Anoche Irene fue confundida con una Amélie trasnochada de rasgos parisinos y, unas horas más tarde, con una criminal que se había escapado de la cárcel sin pagar fianza. Se pregunta esta mañana, con el zumo de naranja colocándolo todo por dentro, a qué clase de trastorno de la personalidad debería adherirse. Que alguien te vea como la niña linda y mona, adorable y encantadora que hace el bien como única meta de vida y que, al mismo tiempo, alguien saque brillo a la otra cara de la moneda, que está bien segura que no le pertenece.
Pero las noches, a veces, son un poco así: Bipolares. Y caleidoscópicas.
Terapia a tres. ¡Qué suerte tiene Irene! En el fondo la vida está muy bien pensada. Qué habría sido de ella, en justo sus circunstancias coyunturales, sin sus dos compañeras de las últimas varias noches. Hundirse es siempre la peor opción. Que quizá ella era la única que por fuera vestía las rayas de presidiaria, pero todas arrastraban su particular lastre en forma de bola metálica. No sabe si ha sido capaz de agradecer. Es una frustración que se queda con ella. Sientan bien las risas cuando salen de dentro y se oyen por fuera. Son perfectos los roces descuidados de camino a tu copa. Despiertan el alma aletargada los abrazos regalados mutuamente.

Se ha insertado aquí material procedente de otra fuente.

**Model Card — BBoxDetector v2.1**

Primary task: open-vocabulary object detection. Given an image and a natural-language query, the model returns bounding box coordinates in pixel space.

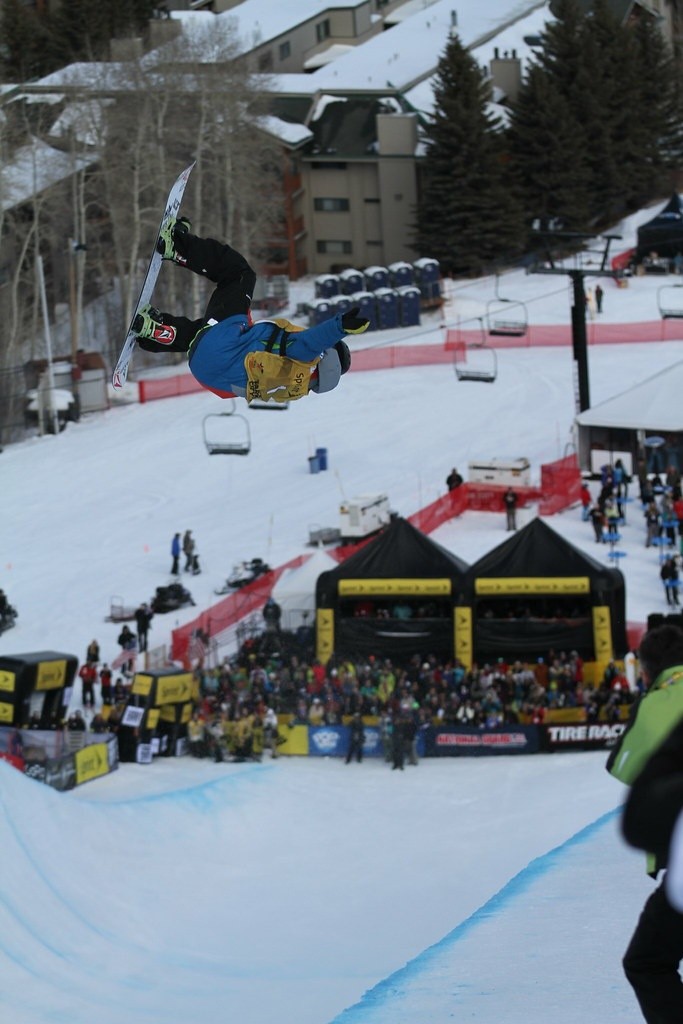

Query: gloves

El blues a pie de calle desde un sofá en la acera movieron sus pies al ritmo del bajo marcando el tempo de las horas. Y aunque aquel saxo le revolvió las ganas, en ellas sólo mandaba una persona, y lo sabía. Las noches musicales a veces terminan así. En la polifonía de esta noche de excesos, se abrazó fuerte, fuerte a su caja torácica sin que nadie se diera cuenta, ni siquiera ella misma. Sigue creyendo que casi todo lo cura un abrazo. Y que no hace falta estar consciente y despierta para que te llegue el cariño de un gesto incondicional que explica más que todas las palabras inservibles que se pudieran pronunciar. Eso quiere creer. Que sin acuse de recibo, llegara el envío en condiciones a su destino.
Aquel barrio ya es suyo. En un par de semanas ha subido y bajado aquella calle de nombre bonito, torciendo a la izquierda en la iglesia, al menos una decena de veces. Casi tantas como ha reculado en amagos de freno injusto. Pero Irene es una tía sencilla. Le hace falta sólo una hora y sus sesenta minutos para entenderlo todo, para comprender que no es momento de pensar unidireccionalmente en parar. Que la maleta lleva hecha un tiempo, y el tren ha empezado a moverse. Que se muere por llegar a la arena y que ésta le queme tímidamente los pies. Que el mar acune sus noches y le cante una nana al son de sus rugidos, mientras se abandona sin miedos.
Hay veces que es todo tan simple que si no lo complicamos, no parece del todo real. Pero es tan auténticamente fácil sentirse bien con lo que tienes, sin más miras que el "esta tarde" o un "mañana" por exceso, que tiembles dentro de un abrazo, que te rías de todo con tres copas encima...
Que sí, que la calma se vende cara, pero hemos pillado la mejor de las pujas en el último momento y ahora es nuestra. Sin gastos de envío.
A vivir fácil y a vivir bien. Filosofía a estrenar, después de la resaca. Irene coge las tijeras y le arranca con sutil elegancia la etiqueta de la espalda, que son de esas cosas mundanas que molestan, y ni eso merece la pena aguantar.
2 comentarios:
sí, las etiquetas molestan. como la de aquella guiri en la mesa de al lado del lolina.
y sí, el mar es necesario y sanador. yo me lo he traído un poquito, por todas partes.
Espero que un abarazo de otra Amelie le sirva a Irene para curar, para crecer *aunque es tan grande ya...* y para creer que hay una tregua, un reecuentro, en otra, o en la misma, ciudad.